Jusqu’alors cantonné aux seconds rôles, notamment dans les films de Robert Aldrich (Vera Cruz, Bronco Apache), Charles Bronson se voit offrir par Roger Corman son premier rôle en tant que vedette. Mitraillette Kelly donne en quelque sorte le véritable coup d’envoi de la carrière de Charles “Buchinsky” Bronson, durant laquelle il deviendra une vedette incontestée à défaut d’un acteur unanimement reconnu pour ses qualités d’interprétation. Encore une fois, Roger Corman a fait preuve d’un flair sans commune mesure, se montrant aussi à l’aise pour dénicher des cinéastes prometteurs que les acteurs de demain.
De prime abord, le film de Roger Corman ne semble pas se démarquer du tout venant des films noirs de l’époque. Mitraillette Kelly nous apparaît comme un bandit aux méthodes brutales (ce n’est pas Fandango qui me contredira) et contre lequel il ne vaut mieux pas s’élever.

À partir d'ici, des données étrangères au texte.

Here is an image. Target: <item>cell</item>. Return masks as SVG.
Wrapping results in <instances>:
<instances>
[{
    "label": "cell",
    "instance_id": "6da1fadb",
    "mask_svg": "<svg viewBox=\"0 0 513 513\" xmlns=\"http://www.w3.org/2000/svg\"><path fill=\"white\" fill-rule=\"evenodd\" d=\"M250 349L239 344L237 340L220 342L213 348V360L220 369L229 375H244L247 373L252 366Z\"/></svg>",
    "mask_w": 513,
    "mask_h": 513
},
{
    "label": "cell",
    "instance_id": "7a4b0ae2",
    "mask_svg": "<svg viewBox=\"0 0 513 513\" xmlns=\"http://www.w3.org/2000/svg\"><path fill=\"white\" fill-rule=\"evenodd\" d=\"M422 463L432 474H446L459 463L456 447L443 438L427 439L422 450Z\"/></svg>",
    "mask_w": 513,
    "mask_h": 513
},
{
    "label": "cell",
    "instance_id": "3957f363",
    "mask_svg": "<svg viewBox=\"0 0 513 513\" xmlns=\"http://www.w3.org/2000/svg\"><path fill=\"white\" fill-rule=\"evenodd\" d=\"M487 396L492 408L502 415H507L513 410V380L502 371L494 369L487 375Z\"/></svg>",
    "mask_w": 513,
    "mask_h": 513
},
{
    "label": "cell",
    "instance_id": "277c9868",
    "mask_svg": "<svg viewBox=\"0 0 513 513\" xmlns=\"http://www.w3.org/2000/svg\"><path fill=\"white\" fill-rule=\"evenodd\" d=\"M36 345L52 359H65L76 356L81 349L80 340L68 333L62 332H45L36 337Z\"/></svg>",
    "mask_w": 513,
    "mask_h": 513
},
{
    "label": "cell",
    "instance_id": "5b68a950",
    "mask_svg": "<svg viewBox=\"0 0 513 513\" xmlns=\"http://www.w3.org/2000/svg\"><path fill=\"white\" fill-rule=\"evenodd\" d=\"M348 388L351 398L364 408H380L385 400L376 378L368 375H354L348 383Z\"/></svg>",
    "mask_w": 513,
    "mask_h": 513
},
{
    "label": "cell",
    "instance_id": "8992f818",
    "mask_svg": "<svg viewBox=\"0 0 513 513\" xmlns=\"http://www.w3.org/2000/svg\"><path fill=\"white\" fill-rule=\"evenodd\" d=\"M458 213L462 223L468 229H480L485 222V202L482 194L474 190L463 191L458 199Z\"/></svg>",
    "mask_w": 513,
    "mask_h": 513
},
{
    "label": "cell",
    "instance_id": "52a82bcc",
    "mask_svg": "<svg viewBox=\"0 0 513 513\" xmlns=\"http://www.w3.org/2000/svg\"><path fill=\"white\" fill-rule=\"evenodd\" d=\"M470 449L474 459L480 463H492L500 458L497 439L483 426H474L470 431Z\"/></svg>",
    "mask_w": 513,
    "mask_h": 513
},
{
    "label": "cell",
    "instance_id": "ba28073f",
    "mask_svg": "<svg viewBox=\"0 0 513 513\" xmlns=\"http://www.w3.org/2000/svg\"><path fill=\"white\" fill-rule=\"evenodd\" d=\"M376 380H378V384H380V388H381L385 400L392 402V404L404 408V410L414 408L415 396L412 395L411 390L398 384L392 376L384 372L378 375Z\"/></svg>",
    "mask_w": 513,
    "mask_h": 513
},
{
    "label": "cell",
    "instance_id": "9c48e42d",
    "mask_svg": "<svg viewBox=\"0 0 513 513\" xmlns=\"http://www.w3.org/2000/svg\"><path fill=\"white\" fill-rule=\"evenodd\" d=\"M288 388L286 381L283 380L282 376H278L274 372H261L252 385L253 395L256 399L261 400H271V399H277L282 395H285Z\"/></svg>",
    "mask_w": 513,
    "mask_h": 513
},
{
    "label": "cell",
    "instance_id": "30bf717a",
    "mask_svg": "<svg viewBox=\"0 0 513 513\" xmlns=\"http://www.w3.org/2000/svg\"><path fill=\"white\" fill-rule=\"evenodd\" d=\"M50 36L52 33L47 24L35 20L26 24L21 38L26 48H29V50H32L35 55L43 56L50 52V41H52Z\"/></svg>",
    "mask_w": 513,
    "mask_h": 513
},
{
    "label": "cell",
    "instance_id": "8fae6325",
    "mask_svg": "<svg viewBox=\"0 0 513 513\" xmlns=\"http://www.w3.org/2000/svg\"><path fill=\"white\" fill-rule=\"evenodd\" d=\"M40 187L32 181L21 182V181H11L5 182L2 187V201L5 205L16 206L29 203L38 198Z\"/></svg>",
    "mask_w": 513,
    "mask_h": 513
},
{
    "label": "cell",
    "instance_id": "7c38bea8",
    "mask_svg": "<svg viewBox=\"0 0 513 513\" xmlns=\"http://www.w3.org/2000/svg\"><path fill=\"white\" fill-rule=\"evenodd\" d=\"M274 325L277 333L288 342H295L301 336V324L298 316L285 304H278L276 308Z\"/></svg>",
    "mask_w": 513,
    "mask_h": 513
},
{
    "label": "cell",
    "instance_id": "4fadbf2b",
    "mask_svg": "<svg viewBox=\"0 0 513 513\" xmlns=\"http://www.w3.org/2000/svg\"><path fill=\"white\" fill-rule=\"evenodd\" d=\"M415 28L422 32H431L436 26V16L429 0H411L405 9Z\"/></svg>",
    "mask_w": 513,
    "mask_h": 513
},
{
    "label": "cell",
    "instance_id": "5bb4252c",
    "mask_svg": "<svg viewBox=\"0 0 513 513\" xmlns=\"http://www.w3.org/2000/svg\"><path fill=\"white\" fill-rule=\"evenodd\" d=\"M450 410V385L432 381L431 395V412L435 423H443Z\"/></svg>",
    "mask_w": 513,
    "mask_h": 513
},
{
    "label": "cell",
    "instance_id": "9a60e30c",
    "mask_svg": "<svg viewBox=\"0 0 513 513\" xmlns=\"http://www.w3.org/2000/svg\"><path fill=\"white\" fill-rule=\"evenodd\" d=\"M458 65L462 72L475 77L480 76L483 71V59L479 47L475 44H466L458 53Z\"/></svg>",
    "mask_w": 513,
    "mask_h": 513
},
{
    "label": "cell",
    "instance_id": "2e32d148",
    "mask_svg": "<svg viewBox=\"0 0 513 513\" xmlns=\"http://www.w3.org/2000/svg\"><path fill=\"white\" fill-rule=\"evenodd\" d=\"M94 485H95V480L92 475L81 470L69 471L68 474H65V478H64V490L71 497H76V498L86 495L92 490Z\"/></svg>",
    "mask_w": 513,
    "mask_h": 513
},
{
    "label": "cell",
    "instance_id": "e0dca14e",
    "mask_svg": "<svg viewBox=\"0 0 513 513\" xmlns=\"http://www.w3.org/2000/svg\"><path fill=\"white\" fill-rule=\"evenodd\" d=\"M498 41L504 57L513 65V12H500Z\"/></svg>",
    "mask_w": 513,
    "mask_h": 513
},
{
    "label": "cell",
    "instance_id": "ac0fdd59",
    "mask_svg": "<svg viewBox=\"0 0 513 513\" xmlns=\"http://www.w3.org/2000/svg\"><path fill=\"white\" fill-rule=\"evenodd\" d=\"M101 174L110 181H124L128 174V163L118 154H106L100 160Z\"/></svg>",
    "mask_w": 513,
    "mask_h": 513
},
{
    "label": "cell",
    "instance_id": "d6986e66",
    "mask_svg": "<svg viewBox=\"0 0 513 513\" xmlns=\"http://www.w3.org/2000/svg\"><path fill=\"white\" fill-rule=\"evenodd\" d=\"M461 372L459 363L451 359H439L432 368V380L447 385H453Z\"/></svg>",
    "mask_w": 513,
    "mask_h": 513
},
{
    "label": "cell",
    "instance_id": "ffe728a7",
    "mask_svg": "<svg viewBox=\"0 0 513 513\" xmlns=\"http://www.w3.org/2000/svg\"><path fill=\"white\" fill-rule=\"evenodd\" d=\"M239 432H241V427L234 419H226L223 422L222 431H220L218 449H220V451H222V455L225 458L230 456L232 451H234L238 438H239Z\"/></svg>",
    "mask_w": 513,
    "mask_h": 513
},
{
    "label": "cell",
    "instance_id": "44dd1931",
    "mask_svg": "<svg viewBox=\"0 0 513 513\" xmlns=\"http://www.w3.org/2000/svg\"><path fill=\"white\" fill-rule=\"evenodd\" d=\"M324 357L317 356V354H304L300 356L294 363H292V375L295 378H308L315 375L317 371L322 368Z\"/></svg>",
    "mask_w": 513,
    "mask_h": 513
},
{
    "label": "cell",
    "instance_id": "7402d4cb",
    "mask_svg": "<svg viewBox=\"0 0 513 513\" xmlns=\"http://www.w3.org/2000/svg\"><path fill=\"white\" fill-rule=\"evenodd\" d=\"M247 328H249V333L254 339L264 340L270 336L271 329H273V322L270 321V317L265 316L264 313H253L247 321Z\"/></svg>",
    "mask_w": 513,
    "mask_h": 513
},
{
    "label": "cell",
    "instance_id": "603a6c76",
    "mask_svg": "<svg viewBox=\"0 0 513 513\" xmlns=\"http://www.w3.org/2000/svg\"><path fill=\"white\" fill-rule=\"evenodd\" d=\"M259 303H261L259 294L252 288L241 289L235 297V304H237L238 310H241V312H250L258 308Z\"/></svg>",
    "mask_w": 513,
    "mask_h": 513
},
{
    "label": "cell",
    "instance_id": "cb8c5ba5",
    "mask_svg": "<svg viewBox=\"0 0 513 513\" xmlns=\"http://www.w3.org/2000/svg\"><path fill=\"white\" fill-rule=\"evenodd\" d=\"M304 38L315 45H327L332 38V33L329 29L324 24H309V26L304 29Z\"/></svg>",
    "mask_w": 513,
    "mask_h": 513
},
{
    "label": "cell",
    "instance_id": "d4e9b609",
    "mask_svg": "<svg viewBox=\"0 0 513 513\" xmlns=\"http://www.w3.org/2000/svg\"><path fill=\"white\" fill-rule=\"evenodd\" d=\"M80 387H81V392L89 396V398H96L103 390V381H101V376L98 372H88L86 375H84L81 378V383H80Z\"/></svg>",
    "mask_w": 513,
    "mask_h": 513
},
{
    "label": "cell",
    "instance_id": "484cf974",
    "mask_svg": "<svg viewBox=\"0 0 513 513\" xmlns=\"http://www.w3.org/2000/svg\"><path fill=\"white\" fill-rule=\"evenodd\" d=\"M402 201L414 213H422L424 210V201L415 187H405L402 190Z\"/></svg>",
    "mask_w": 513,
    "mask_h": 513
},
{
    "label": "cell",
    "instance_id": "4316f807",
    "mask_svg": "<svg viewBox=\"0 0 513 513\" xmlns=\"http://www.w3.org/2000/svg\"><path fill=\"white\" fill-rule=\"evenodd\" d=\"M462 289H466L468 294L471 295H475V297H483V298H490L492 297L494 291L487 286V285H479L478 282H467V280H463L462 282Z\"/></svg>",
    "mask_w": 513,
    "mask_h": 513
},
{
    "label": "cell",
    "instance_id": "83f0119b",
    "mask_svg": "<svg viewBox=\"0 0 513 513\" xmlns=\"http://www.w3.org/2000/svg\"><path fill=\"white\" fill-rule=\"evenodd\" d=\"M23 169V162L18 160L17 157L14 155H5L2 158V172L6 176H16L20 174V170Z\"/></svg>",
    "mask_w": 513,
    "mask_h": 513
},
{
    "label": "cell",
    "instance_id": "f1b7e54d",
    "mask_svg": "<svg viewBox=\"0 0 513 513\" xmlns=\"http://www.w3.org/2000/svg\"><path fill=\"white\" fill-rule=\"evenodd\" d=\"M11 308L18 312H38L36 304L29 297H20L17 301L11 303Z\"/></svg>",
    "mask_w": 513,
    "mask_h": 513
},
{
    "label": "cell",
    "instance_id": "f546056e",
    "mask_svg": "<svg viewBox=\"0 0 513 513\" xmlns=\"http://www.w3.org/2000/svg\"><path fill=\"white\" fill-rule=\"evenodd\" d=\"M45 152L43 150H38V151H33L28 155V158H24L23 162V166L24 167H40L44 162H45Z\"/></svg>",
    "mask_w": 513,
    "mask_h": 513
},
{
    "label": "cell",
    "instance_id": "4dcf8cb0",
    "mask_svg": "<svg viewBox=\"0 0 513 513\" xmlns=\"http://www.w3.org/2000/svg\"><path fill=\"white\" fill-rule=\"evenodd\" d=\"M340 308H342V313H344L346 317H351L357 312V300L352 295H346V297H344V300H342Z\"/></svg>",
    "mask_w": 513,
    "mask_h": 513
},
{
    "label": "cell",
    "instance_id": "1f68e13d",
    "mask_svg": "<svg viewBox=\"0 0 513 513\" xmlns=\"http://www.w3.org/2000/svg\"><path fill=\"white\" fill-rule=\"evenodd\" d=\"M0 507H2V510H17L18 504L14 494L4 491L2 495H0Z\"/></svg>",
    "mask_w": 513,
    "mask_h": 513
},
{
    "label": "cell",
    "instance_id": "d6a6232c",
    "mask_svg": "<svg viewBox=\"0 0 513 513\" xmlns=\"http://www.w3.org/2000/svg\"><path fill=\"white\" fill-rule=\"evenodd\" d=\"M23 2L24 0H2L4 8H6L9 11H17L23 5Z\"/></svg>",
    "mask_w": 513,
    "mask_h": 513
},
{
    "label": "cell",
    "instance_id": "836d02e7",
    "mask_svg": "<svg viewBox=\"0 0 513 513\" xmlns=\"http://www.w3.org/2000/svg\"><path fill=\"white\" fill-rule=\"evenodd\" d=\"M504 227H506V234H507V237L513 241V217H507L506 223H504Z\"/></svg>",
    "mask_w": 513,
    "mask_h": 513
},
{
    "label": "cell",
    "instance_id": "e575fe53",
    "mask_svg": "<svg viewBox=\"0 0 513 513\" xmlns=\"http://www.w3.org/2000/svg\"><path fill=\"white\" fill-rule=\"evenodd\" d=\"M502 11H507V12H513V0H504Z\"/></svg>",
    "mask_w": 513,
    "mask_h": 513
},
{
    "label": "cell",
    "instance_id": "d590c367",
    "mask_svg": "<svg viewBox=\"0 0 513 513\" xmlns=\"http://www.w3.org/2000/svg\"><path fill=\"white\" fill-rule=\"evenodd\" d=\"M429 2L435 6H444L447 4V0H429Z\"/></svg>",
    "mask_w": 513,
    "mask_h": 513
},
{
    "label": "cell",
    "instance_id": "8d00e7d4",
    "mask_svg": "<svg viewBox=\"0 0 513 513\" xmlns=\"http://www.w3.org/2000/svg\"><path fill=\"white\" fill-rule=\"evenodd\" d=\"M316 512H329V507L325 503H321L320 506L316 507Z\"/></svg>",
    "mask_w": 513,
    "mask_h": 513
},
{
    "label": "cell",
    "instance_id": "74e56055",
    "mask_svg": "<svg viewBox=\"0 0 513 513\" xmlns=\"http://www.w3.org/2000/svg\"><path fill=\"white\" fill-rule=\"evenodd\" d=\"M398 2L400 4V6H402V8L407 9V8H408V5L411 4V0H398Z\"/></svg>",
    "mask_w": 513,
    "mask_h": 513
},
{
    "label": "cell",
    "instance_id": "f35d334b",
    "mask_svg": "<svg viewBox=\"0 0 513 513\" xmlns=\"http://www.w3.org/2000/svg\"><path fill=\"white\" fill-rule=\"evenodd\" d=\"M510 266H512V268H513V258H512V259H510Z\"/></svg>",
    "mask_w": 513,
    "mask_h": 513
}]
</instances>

Comme tout prince du crime qui se respecte, il dispose d’une magnifique fiancée et d’une solide réputation de dur à cuir. Et pourtant, sous couvert d’un certain classicisme, Roger Corman distille ça et là des petites touches dissonantes qui donne au film un cachet tout personnel. Roger Corman joue sur les acquis d’un genre pour mieux les bouleverser. Ainsi, Mitraillette Kelly nous révèle bien vite une fêlure, qui dès lors ne va cesser de s’accroître pour finir par le fragiliser totalement. Kelly est effrayé par la mort et tout ce qui s’y rattache. Après un premier hold-up couronné de succès, la belle mécanique mise en place pour le second est rompue lorsque Kelly croise un cercueil sur sa route. Au fil du film, la figure du gangster monolithique et sûr de lui du début s’efface au profit de celle, beaucoup plus fragile et moins convenue, d’un homme complètement perdu et apeuré. Mitraillette Kelly se révèle n’être qu’un pantin entre les mains de sa fiancée, une femme plus dure qu’elle n’y paraît et à laquelle il doit son surnom. Les scènes faisant suite à l’échec du second hold-up sont à ce titre éloquentes. Obligé de se terrer par peur des représailles, Kelly trouve refuge chez la mère de sa fiancée où il doit chaque jour affronter ses quolibets, celle-ci ne manquant pas une occasion de le traiter de lâche. Lui, la terreur des bas fonds se fait mettre plus bas que terre par deux bonnes femmes. Les temps sont durs pour les gangsters ! Tout ce qui suit, résulte de la volonté de Kelly de prouver à ces femmes qu’il est un vrai mec, un dur de dur. Il se lance en quelque sorte dans une course effrénée pour la réhabilitation de sa virilité bafouée.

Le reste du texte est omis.